Dr. Rachel Miceli from New York University (NYU) Langone Health presented the study, which showed that one feature from this method, time to enhancement (TTE), can be a predictive marker separating DCIS from invasive cancer.
"This showed some promising early data from a retrospective study, that TTE can help predict DCIS lesions that would be upgraded," Miceli said.
While DCIS has an upgrade rate of 0% to 59%, several risk factors have been identified in upstaging DCIS to invasive breast cancer. These include high-grade biopsy pathology, large lesion size, and suspicious imaging features. Sentinel lymph node biopsy, meanwhile, isn't typically indicated, Miceli noted.
However, TTE, which represents the amount of time from aortic enhancement to lesion enhancement, has been linked with aggressive lesion features. A shorter TTE usually means invasive cancer.
Miceli and colleagues wanted to find out whether ultrafast MRI kinetic features are linked to biopsy-proven DCIS upgrade after surgical excision. They looked at data from 68 women with a median age of 52 years who had biopsy-proven DCIS and who went through preoperative conventional dynamic contrast-enhanced (DCE)-MRI with ultrafast.

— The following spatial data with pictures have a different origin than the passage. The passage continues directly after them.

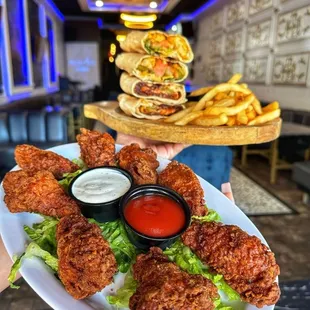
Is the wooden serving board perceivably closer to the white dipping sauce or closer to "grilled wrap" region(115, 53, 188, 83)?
the white dipping sauce

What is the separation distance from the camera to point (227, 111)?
1.93m

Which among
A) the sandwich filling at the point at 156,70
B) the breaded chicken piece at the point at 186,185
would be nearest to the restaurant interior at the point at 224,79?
the breaded chicken piece at the point at 186,185

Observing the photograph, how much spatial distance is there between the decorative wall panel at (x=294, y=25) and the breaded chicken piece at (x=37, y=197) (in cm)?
641

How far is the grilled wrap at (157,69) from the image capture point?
241 centimetres

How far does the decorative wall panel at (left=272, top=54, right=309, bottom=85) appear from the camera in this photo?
6.33 metres

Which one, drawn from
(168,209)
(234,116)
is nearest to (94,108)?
(234,116)

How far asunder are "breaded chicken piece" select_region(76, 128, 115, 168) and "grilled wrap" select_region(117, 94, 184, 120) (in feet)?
2.55

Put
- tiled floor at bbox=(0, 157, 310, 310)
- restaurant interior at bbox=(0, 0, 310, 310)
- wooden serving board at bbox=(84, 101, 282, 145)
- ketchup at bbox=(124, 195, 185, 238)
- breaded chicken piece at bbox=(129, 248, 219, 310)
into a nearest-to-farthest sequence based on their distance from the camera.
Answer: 1. breaded chicken piece at bbox=(129, 248, 219, 310)
2. ketchup at bbox=(124, 195, 185, 238)
3. wooden serving board at bbox=(84, 101, 282, 145)
4. tiled floor at bbox=(0, 157, 310, 310)
5. restaurant interior at bbox=(0, 0, 310, 310)

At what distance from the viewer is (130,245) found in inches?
41.3

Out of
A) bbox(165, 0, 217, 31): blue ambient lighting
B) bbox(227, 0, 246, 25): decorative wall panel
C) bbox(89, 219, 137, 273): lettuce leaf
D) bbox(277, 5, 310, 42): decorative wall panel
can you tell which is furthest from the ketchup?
bbox(165, 0, 217, 31): blue ambient lighting

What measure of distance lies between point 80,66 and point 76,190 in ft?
49.7

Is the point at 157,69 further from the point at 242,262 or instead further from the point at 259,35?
the point at 259,35

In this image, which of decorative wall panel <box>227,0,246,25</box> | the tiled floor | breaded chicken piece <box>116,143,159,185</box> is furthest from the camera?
decorative wall panel <box>227,0,246,25</box>

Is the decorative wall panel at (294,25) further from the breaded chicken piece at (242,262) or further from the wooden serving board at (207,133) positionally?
the breaded chicken piece at (242,262)
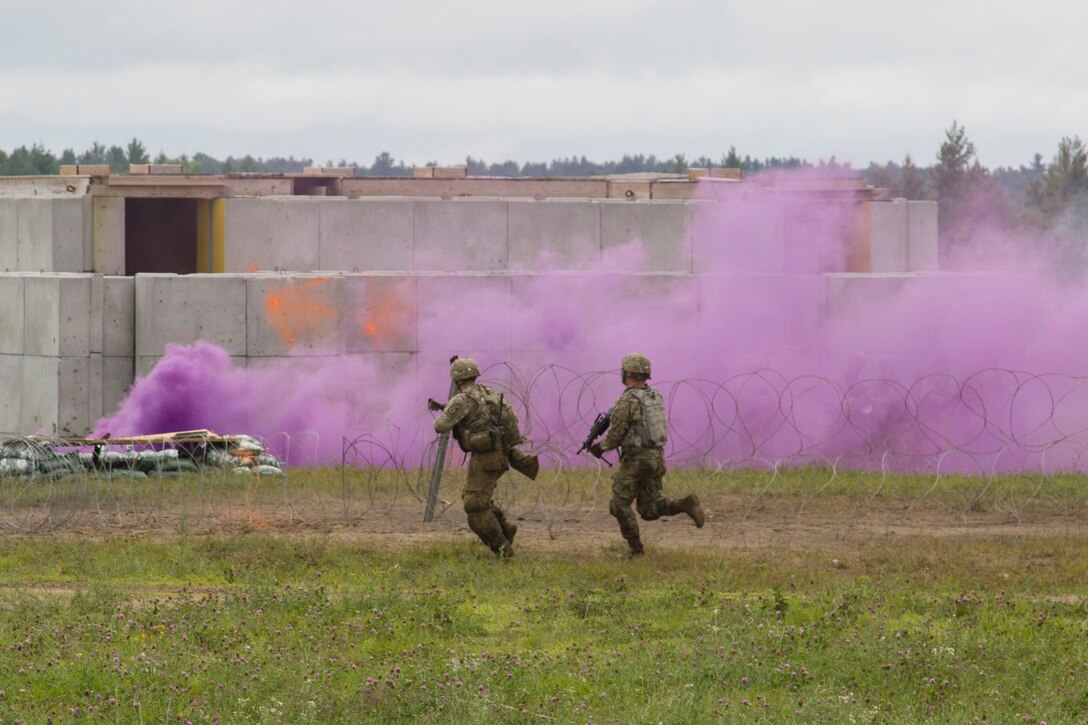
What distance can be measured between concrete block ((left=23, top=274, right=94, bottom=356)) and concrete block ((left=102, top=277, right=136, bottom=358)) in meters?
0.22

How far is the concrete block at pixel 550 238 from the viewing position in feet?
82.7

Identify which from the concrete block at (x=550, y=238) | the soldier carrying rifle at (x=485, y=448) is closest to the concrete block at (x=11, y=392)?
the concrete block at (x=550, y=238)

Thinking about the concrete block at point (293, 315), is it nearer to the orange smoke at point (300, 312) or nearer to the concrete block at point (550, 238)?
the orange smoke at point (300, 312)

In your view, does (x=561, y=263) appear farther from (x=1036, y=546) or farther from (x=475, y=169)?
(x=475, y=169)

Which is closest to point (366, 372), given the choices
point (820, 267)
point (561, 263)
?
point (561, 263)

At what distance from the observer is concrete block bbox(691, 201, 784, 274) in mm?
25594

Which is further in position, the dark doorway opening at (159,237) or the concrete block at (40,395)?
the dark doorway opening at (159,237)

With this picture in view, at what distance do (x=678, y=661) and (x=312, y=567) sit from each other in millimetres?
4513

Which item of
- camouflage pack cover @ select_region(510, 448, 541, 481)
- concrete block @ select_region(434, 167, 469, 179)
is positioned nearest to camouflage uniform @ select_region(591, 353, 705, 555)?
camouflage pack cover @ select_region(510, 448, 541, 481)

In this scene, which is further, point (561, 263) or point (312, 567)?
point (561, 263)

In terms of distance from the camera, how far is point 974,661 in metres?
10.5

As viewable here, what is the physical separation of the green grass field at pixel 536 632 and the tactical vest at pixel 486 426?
955 millimetres

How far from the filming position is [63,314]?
22844 millimetres

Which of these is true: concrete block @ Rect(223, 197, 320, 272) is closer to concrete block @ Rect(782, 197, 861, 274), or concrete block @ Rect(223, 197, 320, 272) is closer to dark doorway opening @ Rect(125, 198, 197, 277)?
dark doorway opening @ Rect(125, 198, 197, 277)
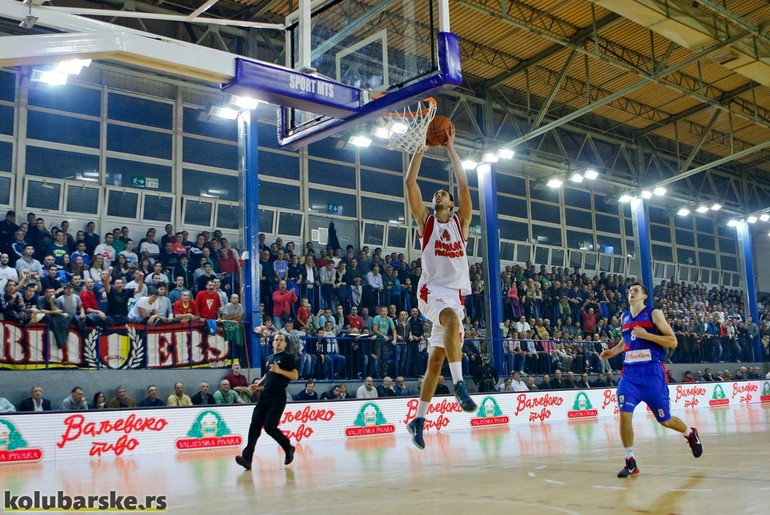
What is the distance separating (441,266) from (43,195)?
1456cm

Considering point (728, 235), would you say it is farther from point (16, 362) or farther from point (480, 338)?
point (16, 362)

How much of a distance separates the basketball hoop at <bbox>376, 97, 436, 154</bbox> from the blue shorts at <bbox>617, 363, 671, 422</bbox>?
3.62 m

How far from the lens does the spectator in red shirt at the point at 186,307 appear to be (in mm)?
14758

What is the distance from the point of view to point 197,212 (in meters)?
20.3

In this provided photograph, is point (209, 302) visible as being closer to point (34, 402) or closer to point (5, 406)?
point (34, 402)

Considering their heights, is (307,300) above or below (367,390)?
above

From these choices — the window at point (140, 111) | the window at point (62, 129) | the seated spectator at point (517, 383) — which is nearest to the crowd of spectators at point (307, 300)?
the seated spectator at point (517, 383)

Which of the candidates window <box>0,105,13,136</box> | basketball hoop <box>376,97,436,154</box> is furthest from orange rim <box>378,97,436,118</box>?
window <box>0,105,13,136</box>

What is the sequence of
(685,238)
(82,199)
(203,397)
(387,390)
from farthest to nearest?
1. (685,238)
2. (82,199)
3. (387,390)
4. (203,397)

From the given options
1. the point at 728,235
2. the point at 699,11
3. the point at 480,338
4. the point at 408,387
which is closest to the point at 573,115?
the point at 699,11

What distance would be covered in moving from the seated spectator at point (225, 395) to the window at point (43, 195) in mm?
7120

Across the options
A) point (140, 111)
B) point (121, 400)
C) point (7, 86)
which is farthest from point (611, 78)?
point (121, 400)

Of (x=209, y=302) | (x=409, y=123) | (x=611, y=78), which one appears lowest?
(x=209, y=302)

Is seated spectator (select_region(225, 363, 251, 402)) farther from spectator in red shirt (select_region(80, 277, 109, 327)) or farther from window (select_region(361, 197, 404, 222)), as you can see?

They also looked at patient characteristics, biopsy parameters and biopsy pathologies, DCE-MRI lesion characteristics, and ultrafast MRI features.
Ultrafast MRI images have potential to predict upstaging of DCIS lesions by measuring time to enhancement (TTE), according to research presented at the RSNA annual meeting. Image courtesy of Dr. Rachel Miceli.
The researchers found that out of the total, seven DCIS lesions (11%) were upgraded to higher-grade DCIS. Another 26 lesions (38%) were upgraded to invasive cancer.
Also, upgrade to invasive cancer was significantly tied to shorter TTE on preoperative ultrafast MRI (p = 0.031). This includes an optimal threshold of 11 seconds, with 50% specificity and 76% sensitivity for upgrade. This is consistent with previous studies on TTE time. The team also found that needle gauge size (p = 0.049) and larger lesion size (p = 0.001) were linked to upgrade from DCIS to invasive cancer, with an optimal threshold of 4.35 cm.
However, the study authors also reported that no other parameters or patient characteristics were linked to DCIS upgrade after surgery. Finally, logistic regression for size and TTE combined in predicting upgrade showed a higher area under the curve (0.76) than each factor alone, but this did not achieve statistical significance.
While ultrafast MRI did not achieve its goals, Miceli said the study shows promise that TTE can potentially help upgrade DCIS lesions. She added that better predictability can perhaps pave the way for this method to help surgeons with decision-making.
"I think if we have more cases and maybe add more variables, maybe from mammograms or ultrasounds, we may be able to hopefully get the sensitivity and specificity higher," she said. "This should be investigated in a larger sample size."